Segment Start: DATA SHOWN

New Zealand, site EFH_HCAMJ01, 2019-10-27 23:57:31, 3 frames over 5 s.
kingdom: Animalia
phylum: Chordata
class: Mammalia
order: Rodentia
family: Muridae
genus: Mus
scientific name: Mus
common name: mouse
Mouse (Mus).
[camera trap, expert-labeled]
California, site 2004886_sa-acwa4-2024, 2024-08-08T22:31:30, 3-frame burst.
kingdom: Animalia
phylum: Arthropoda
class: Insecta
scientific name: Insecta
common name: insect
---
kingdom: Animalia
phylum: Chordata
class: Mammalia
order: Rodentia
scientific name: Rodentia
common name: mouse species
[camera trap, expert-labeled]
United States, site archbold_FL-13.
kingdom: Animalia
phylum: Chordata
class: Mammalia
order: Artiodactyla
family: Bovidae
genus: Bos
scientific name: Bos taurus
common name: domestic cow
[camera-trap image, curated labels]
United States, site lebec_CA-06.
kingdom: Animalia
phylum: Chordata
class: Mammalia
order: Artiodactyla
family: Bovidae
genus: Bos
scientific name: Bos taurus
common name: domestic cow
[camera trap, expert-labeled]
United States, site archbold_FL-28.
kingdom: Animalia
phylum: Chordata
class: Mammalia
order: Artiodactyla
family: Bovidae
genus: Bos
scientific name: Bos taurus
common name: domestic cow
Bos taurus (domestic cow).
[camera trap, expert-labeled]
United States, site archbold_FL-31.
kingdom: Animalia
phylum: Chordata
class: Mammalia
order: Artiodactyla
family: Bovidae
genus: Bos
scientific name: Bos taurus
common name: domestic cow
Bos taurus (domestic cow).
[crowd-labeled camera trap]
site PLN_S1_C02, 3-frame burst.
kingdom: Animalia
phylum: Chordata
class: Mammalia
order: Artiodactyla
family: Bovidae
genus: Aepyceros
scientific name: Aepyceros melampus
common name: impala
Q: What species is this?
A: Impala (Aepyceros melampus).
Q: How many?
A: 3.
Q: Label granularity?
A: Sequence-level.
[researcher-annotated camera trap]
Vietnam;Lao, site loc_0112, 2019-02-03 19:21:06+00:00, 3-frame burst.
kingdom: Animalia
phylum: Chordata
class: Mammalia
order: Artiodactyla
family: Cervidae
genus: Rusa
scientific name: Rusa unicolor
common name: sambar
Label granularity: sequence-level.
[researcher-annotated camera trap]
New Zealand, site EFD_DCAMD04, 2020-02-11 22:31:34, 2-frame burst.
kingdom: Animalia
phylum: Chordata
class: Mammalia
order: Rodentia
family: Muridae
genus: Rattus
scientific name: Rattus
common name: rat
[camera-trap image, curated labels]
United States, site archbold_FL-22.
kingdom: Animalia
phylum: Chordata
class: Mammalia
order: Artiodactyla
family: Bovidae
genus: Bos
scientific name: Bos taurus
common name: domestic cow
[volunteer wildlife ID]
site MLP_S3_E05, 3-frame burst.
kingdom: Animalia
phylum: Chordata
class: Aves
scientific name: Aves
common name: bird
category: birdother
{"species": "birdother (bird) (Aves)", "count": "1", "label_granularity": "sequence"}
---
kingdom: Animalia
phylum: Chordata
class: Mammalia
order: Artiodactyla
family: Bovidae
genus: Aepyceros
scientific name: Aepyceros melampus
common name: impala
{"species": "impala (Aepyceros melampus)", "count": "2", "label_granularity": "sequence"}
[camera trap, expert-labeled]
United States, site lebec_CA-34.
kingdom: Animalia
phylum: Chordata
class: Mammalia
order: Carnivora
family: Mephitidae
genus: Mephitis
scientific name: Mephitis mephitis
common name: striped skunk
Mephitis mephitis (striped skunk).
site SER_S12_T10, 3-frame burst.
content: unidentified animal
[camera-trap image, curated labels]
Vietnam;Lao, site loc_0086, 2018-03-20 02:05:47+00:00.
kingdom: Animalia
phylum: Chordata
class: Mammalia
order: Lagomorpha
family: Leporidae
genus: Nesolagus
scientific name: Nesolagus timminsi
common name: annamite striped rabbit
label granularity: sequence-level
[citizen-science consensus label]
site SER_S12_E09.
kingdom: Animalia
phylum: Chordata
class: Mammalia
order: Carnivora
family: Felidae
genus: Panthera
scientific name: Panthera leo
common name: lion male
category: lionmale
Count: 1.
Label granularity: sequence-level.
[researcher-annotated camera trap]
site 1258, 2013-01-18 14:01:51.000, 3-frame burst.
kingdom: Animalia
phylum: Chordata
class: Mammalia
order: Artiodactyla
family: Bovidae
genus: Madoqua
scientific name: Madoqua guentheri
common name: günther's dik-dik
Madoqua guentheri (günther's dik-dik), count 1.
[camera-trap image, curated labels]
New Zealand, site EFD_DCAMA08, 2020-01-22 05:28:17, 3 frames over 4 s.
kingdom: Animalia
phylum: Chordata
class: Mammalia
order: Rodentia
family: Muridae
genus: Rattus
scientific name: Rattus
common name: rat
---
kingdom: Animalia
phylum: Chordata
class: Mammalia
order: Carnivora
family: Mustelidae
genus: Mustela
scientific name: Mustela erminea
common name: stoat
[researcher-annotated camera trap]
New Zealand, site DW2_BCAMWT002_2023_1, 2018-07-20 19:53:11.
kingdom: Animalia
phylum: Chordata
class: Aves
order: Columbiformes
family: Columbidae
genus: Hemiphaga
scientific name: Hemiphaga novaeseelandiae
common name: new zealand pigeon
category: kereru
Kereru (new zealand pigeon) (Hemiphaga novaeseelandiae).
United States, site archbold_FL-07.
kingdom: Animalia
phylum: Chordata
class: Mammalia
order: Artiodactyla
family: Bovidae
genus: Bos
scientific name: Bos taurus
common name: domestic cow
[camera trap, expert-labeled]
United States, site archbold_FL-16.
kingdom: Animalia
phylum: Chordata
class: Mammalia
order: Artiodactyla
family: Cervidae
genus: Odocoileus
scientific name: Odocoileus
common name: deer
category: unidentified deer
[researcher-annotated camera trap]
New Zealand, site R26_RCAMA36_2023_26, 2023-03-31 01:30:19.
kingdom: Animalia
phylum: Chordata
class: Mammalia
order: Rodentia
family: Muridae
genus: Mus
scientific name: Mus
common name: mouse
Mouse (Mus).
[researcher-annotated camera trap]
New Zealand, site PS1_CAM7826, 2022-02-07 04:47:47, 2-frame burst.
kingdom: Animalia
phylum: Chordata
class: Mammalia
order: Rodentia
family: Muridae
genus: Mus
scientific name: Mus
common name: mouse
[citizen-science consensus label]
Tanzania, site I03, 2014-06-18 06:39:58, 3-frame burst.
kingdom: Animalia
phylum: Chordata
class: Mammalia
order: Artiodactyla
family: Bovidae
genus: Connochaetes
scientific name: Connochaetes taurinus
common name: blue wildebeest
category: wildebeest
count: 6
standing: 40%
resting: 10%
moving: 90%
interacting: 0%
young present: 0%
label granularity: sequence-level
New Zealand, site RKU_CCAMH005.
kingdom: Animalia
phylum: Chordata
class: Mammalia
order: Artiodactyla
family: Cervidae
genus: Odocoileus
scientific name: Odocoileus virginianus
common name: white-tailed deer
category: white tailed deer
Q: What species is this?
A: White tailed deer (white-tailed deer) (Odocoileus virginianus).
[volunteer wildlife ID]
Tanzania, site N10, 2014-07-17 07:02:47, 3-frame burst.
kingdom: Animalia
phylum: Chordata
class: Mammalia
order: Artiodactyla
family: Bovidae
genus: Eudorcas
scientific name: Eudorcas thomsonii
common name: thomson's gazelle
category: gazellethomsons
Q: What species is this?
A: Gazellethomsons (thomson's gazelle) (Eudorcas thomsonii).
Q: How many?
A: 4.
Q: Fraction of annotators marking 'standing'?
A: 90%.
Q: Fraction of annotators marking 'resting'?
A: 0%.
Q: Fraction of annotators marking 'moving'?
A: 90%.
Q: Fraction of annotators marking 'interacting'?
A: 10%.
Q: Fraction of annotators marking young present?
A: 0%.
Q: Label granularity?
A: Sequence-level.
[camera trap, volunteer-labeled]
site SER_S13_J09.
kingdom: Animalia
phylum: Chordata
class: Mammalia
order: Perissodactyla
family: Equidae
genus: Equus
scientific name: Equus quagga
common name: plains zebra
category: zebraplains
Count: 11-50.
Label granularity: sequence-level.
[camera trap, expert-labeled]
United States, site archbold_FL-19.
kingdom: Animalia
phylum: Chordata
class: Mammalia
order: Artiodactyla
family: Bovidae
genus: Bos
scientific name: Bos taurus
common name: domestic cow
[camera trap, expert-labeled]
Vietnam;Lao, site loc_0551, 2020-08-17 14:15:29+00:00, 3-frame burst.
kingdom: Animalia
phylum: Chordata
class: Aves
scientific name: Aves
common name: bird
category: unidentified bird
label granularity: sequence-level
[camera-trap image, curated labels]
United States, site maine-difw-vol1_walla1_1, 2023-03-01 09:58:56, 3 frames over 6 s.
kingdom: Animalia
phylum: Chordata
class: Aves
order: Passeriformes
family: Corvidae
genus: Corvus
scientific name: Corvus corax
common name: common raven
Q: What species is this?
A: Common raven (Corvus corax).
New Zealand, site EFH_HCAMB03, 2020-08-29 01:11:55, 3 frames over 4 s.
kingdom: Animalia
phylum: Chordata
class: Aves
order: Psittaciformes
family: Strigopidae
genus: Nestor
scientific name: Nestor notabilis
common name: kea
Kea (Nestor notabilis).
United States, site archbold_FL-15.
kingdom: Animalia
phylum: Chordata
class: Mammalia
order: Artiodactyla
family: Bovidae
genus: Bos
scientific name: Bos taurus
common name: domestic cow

Segment End: DATA SHOWN

DIRECTIONS:
Find and copy each line of the material that holds the word "deer".

EXERCISE RESPONSE:
common name: deer
category: unidentified deer
common name: white-tailed deer
category: white tailed deer
A: White tailed deer (white-tailed deer) (Odocoileus virginianus).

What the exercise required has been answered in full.